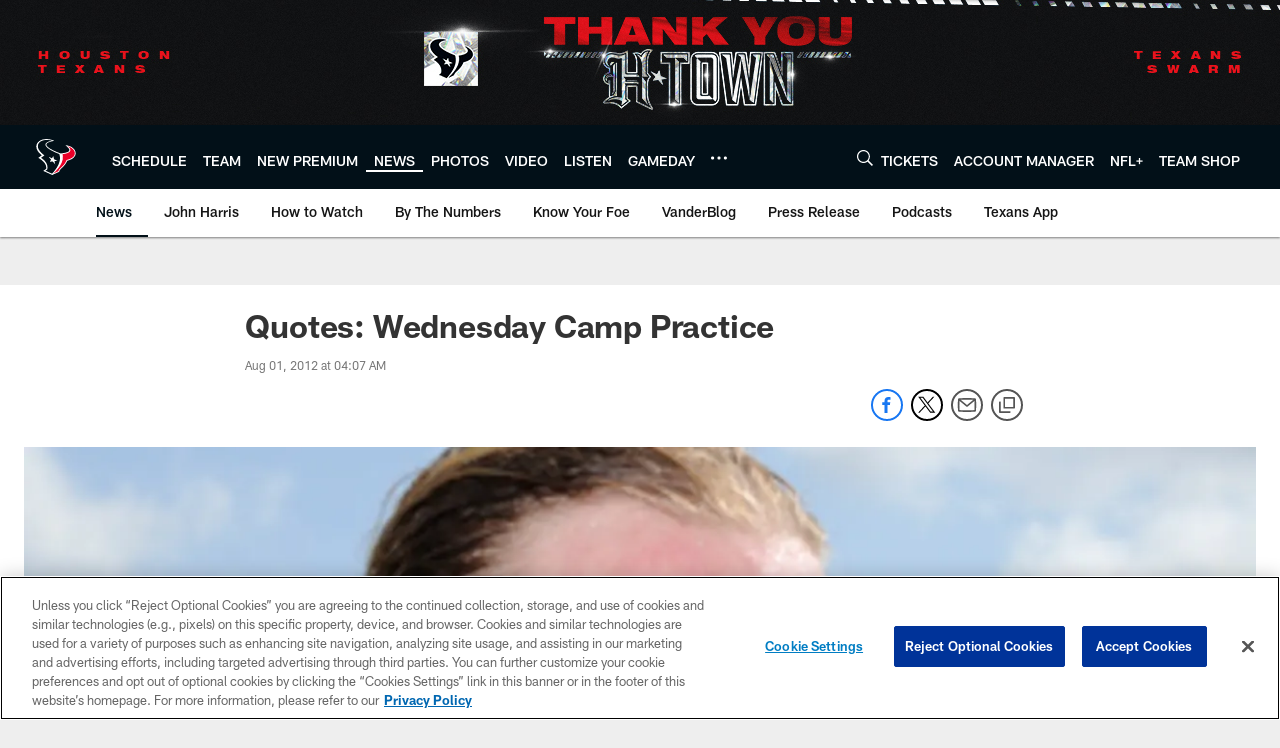

--- FILE ---
content_type: text/html; charset=utf-8
request_url: https://www.google.com/recaptcha/api2/aframe
body_size: 267
content:
<!DOCTYPE HTML><html><head><meta http-equiv="content-type" content="text/html; charset=UTF-8"></head><body><script nonce="agHDQREkMhAF9uMt8Qe38g">/** Anti-fraud and anti-abuse applications only. See google.com/recaptcha */ try{var clients={'sodar':'https://pagead2.googlesyndication.com/pagead/sodar?'};window.addEventListener("message",function(a){try{if(a.source===window.parent){var b=JSON.parse(a.data);var c=clients[b['id']];if(c){var d=document.createElement('img');d.src=c+b['params']+'&rc='+(localStorage.getItem("rc::a")?sessionStorage.getItem("rc::b"):"");window.document.body.appendChild(d);sessionStorage.setItem("rc::e",parseInt(sessionStorage.getItem("rc::e")||0)+1);localStorage.setItem("rc::h",'1768917319272');}}}catch(b){}});window.parent.postMessage("_grecaptcha_ready", "*");}catch(b){}</script></body></html>

--- FILE ---
content_type: text/javascript; charset=utf-8
request_url: https://auth-id.houstontexans.com/accounts.webSdkBootstrap?apiKey=4_ziXn-UjSWKpxaaxI8MHTcw&pageURL=https%3A%2F%2Fwww.houstontexans.com%2Fnews%2Fquotes-wednesday-camp-practice-7753741&sdk=js_latest&sdkBuild=18435&format=json
body_size: 427
content:
{
  "callId": "019bdbb02bb175b4be829e216c36851b",
  "errorCode": 0,
  "apiVersion": 2,
  "statusCode": 200,
  "statusReason": "OK",
  "time": "2026-01-20T13:55:14.492Z",
  "hasGmid": "ver4"
}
_____
- _Assignment_
Leave out all pictures, then copy the remaining material exactly.

- _Expected answer_
--- FILE ---
content_type: text/html; charset=utf-8
request_url: https://www.google.com/recaptcha/api2/aframe
body_size: 267
content:
<!DOCTYPE HTML><html><head><meta http-equiv="content-type" content="text/html; charset=UTF-8"></head><body><script nonce="agHDQREkMhAF9uMt8Qe38g">/** Anti-fraud and anti-abuse applications only. See google.com/recaptcha */ try{var clients={'sodar':'https://pagead2.googlesyndication.com/pagead/sodar?'};window.addEventListener("message",function(a){try{if(a.source===window.parent){var b=JSON.parse(a.data);var c=clients[b['id']];if(c){var d=document.createElement('img');d.src=c+b['params']+'&rc='+(localStorage.getItem("rc::a")?sessionStorage.getItem("rc::b"):"");window.document.body.appendChild(d);sessionStorage.setItem("rc::e",parseInt(sessionStorage.getItem("rc::e")||0)+1);localStorage.setItem("rc::h",'1768917319272');}}}catch(b){}});window.parent.postMessage("_grecaptcha_ready", "*");}catch(b){}</script></body></html>

--- FILE ---
content_type: text/javascript; charset=utf-8
request_url: https://auth-id.houstontexans.com/accounts.webSdkBootstrap?apiKey=4_ziXn-UjSWKpxaaxI8MHTcw&pageURL=https%3A%2F%2Fwww.houstontexans.com%2Fnews%2Fquotes-wednesday-camp-practice-7753741&sdk=js_latest&sdkBuild=18435&format=json
body_size: 427
content:
{
  "callId": "019bdbb02bb175b4be829e216c36851b",
  "errorCode": 0,
  "apiVersion": 2,
  "statusCode": 200,
  "statusReason": "OK",
  "time": "2026-01-20T13:55:14.492Z",
  "hasGmid": "ver4"
}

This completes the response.